2. A roof support assembly for a coal mine as claimed in claim 1, wherein: the side support beams (1) are in sliding connection with the pulley seats (2), each connecting plate (302) is L-shaped, a telescopic cylinder (305) is fixedly installed at one end of each connecting plate (302), a sliding column (304) is fixedly installed at the position, close to the connecting plate (302), of each main support beam (3), and the sliding column (304) and the telescopic cylinder (305) are fixedly connected.

3. A roof support arrangement for a coal mine as claimed in claim 2, wherein: a pair of fixing seats (11) are arranged on opposite faces between the two side supporting beams (1), a first hydraulic rod (12) is fixedly connected to each fixing seat (11), and the output end of the first hydraulic rod (12) is in sliding connection with the supporting longitudinal beam (301).

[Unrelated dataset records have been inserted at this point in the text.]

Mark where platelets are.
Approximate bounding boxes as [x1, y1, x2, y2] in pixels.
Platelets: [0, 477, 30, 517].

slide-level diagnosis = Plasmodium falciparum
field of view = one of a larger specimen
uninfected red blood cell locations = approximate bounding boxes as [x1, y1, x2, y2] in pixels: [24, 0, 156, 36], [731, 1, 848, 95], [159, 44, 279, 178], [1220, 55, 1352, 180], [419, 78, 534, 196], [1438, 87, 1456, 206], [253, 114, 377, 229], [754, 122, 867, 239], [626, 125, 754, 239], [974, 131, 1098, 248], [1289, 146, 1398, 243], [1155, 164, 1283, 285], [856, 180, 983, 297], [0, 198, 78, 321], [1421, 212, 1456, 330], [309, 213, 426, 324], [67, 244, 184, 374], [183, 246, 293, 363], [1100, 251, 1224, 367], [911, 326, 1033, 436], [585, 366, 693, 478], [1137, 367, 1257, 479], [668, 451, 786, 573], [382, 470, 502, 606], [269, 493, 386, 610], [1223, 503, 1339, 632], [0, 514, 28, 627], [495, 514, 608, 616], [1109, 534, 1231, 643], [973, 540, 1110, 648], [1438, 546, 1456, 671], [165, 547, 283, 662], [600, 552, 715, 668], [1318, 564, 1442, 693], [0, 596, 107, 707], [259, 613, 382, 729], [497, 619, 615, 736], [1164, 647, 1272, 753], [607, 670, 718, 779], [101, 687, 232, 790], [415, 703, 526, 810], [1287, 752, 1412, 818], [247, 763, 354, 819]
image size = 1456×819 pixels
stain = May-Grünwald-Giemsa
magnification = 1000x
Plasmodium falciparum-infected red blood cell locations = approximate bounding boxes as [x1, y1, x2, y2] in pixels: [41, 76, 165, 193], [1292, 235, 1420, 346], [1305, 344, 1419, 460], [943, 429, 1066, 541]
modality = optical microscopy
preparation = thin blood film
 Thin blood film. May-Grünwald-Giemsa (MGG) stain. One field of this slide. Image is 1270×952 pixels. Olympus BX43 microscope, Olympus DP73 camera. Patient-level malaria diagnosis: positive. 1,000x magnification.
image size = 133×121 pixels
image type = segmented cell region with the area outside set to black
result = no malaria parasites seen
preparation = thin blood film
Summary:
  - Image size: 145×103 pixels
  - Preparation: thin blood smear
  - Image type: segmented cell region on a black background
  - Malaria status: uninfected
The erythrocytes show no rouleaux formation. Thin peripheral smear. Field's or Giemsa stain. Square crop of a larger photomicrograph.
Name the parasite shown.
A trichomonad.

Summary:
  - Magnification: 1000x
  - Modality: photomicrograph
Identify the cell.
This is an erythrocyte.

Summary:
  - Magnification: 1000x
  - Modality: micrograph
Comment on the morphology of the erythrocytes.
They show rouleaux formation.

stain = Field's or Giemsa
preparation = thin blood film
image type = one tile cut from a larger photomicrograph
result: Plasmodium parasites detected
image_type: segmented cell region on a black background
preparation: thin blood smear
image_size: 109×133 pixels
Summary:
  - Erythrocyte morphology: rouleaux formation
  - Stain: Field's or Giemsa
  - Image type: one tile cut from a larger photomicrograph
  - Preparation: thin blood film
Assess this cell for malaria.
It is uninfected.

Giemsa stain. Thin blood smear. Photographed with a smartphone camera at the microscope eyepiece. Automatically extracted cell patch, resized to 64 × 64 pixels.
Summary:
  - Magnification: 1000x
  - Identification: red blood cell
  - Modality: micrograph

4. A roof support assembly for a coal mine as claimed in claim 1, wherein: a plurality of component force cylinders (303) are fixedly arranged at the top of each main supporting beam (3), the tops of the component force cylinders (303) are pressure parts, and the pressure parts are abutted against the culvert top plates.

5. A roof support assembly for a coal mine as claimed in claim 4, wherein: the pressure part is made of a centroid ball (25) moving on the component force cylinder (303), a movable plate (24) sliding in the component force cylinder (303) and a second spring (23) arranged at the bottom of the movable plate (24), and the bottom of the second spring (23) is connected with the main supporting beam (3).

6. A roof support assembly for a coal mine as claimed in claim 4, wherein: the top ring opening of the component force cylinder (303) protrudes inwards to limit the highest movement distance of the centroid ball (25), a baffle ring is fixedly arranged in the component force cylinder (303) to limit the lowest movement distance of the centroid ball (25), and a plurality of discrete plates (26) are fixedly arranged on the centroid ball (25).

7. A roof support assembly for a coal mine as claimed in claim 1, wherein: each bottom plate (4) is fixedly connected with a second hydraulic rod (13) at two ends close to the front edge plate (5), and the second hydraulic rods (13) are used for controlling the front edge plate (5) to rotate.

8. A roof support assembly for a coal mine as claimed in claim 6, wherein: the pulley seat (2) and the discrete plate (26) are both made of nonmetallic materials.